WORK INSTRUCTION 1. According to the excerpt on the condominium documents purchase agreement, how much did Morgans Group agree to pay for the condominium-related assets?
WORK INSTRUCTION 2. Reproduce the excerpt on the condominium documents purchase agreement from "The completion of" up to and including "the IP Agreements.".

EXCERPT.
# # #
CONDOMINIUM-RELATED DOCUMENTS PURCHASE AGREEMENT

          Additionally, on May 11, 2006, Morgans Group entered into a purchase
and sale agreement with HR Condominium Investors (Vegas), L.L.C. (the "Condo
Docs Purchase Agreement") to acquire, for $1 million, certain assets related to
a proposal for a condominium development on certain real property adjacent to
the Resort (the "Condo Docs Purchase").

          The completion of the Condo Docs Purchase is subject to various
customary conditions, including the closing of the other transactions
contemplated by the Merger Agreement and the Land Purchase Agreement and the
execution of the IP Agreements.

          A copy of the Condo Docs Purchase Agreement is attached hereto as
Exhibit 10.3 and is incorporated herein by reference. The foregoing description
of the Condo Docs Purchase Agreement does not purport to be complete and is
qualified in its entirety by reference to the full text of the Condo Docs
Purchase Agreement.
# # #
SUPPLIED INFORMATION.
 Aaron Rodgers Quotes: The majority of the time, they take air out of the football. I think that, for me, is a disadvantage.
# # #
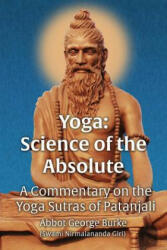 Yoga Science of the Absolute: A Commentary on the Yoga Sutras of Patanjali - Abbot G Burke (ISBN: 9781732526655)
# # #
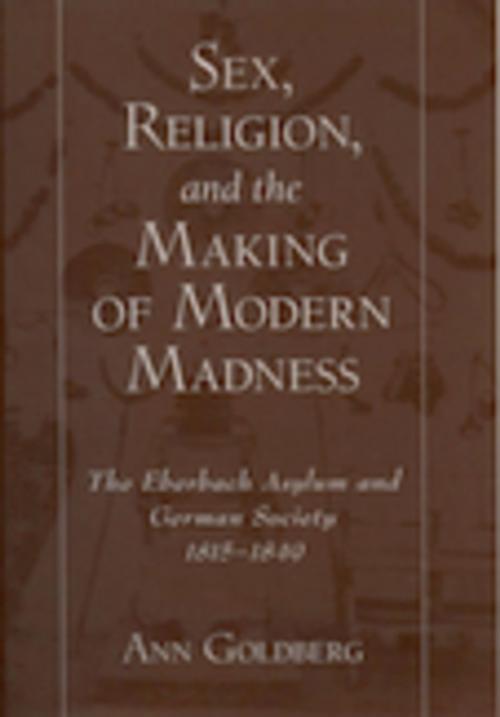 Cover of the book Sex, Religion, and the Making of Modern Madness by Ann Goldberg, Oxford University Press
# # #
TASK OUTPUT 1. $1 million.

TASK OUTPUT 2.
The completion of the Condo Docs Purchase is subject to various
customary conditions, including the closing of the other transactions
contemplated by the Merger Agreement and the Land Purchase Agreement and the
execution of the IP Agreements.